A problem many of the Wire teams I've watched over three and a half decades, including some talented ones, is an underlying mental fragility. Once momentum starts going against us we find it very hard to break and we get mired into long losing runs.
When Cullen was coach I remember on several occasions after a defeat he'd bring up an earlier defeat as the reason, like "that Cup defeat against St Helens absolutely knocked the stuffing out of us". It's the kind of thing I couldn't imagine a Saints or Leeds coach ever saying - admitting that one bad loss would affect us weeks down the track.
It was a big part of the Steve Price era too.
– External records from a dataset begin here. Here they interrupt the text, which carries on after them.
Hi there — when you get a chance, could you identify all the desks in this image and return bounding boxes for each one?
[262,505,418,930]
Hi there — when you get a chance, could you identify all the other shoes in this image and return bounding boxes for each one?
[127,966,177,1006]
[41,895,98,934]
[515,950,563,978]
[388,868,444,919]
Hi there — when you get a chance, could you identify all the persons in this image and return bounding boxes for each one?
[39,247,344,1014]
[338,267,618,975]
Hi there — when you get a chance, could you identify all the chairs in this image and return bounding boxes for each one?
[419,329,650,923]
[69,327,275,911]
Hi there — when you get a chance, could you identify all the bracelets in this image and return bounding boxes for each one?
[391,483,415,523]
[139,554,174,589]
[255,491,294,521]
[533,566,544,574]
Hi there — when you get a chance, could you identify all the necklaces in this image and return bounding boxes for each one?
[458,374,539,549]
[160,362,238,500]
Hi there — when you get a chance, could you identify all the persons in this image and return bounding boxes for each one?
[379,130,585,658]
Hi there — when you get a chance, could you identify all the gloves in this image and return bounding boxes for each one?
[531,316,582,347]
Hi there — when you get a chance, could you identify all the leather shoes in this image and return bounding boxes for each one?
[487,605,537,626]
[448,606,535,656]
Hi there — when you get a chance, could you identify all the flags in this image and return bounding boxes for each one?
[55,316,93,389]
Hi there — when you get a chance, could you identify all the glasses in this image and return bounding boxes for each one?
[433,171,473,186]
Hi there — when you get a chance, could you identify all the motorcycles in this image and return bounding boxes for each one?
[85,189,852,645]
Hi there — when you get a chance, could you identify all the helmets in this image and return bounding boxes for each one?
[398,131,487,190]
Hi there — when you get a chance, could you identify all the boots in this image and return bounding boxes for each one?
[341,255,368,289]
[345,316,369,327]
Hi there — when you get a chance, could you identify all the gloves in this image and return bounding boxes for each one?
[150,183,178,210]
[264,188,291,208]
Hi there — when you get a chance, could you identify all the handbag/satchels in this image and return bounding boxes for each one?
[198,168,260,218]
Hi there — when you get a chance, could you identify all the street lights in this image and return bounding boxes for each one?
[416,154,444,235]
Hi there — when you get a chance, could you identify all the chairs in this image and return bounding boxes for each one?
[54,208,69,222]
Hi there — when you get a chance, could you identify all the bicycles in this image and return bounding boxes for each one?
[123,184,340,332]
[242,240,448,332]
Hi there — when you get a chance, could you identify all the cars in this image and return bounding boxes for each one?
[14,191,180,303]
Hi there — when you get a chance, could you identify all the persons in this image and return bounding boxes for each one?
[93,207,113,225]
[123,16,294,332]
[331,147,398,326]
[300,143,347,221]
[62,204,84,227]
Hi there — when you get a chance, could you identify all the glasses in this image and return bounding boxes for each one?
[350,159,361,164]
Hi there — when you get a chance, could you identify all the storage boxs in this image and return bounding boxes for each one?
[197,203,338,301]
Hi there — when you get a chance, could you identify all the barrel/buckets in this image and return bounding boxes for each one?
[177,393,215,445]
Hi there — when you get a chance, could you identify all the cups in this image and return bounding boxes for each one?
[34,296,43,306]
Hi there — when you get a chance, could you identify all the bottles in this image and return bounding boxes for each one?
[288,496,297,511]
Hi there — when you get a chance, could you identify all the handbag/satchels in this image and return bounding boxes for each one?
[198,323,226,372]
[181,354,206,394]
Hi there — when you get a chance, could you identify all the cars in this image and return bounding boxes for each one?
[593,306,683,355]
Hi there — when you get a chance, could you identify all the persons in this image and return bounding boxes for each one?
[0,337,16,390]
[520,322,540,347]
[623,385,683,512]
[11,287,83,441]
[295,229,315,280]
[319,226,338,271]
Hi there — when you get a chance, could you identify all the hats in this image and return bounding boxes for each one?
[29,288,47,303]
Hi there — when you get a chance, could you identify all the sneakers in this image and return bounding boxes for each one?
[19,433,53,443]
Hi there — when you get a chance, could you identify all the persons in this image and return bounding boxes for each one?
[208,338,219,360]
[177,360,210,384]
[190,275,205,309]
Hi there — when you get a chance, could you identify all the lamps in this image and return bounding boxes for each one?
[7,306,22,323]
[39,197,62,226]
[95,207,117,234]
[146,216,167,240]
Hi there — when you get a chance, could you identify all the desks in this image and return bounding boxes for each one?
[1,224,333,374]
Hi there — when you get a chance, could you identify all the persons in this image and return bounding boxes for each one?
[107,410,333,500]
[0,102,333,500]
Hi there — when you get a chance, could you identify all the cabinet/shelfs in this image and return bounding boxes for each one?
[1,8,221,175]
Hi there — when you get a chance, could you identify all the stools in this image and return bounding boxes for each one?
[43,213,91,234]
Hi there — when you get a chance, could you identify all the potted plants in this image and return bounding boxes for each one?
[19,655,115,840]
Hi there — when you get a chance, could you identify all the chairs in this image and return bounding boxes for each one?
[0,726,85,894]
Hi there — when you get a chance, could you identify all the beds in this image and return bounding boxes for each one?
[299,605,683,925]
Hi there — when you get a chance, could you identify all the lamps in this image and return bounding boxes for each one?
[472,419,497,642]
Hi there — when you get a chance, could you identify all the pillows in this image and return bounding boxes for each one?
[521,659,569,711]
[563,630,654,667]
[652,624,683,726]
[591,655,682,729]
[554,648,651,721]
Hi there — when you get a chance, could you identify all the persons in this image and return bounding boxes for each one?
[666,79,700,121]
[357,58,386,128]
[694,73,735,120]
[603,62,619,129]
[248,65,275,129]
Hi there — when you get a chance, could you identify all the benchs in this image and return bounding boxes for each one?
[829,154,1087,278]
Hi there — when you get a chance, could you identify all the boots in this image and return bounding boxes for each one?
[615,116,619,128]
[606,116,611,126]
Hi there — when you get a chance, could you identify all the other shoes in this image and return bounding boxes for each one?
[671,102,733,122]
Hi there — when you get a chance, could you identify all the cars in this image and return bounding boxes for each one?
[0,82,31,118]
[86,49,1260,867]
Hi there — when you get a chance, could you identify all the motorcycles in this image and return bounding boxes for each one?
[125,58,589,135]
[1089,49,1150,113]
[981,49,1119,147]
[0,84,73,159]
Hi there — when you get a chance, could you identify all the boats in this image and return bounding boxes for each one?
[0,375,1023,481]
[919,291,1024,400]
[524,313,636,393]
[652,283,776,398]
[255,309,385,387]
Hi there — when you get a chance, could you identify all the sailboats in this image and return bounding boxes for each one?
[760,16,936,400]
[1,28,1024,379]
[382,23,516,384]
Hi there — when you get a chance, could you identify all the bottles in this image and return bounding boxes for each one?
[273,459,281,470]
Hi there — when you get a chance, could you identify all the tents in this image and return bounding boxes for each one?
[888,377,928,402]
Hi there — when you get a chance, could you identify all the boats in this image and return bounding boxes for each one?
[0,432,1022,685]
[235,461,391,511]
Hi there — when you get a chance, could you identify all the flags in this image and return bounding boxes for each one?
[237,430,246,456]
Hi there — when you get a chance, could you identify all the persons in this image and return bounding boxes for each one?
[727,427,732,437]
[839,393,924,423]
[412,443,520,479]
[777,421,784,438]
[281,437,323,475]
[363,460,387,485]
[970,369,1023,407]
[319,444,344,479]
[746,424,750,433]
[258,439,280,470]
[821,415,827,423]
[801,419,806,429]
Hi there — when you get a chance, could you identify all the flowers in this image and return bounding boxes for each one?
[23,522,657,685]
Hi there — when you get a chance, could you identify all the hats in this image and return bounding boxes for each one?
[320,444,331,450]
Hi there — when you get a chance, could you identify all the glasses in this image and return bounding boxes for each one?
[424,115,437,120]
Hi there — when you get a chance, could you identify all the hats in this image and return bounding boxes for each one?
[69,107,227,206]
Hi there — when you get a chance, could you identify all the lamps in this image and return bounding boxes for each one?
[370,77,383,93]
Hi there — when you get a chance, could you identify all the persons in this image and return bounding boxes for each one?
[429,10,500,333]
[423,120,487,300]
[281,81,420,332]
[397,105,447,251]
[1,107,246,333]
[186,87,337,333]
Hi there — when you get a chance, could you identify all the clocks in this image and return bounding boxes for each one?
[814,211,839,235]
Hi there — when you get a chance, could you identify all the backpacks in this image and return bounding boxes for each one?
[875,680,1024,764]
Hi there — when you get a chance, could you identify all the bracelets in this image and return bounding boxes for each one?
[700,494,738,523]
You knew if we had one or two bad losses that was it, we'd win about 2 of the next 10 games. No ability to turn it round.
But when you look at teams like Brian McDermott's Leeds or Shaun Wane's Wigan, usually they'd have a bad month or so of form mid season and their forums would be full of posts from their fans saying McDermott out/Wane out. But you knew that by the time August came round they would be starting off on an ominous winning run.
Now is Sam Burgess's Wire like the softer Cullen and Price teams of the past?
Or are we like McDermott's Leeds and Wane's Wigan?
I'm sure Burgess himself would regard the idea of players going into a funk and feeling sorry for themselves because of previous defeats as being ridiculous.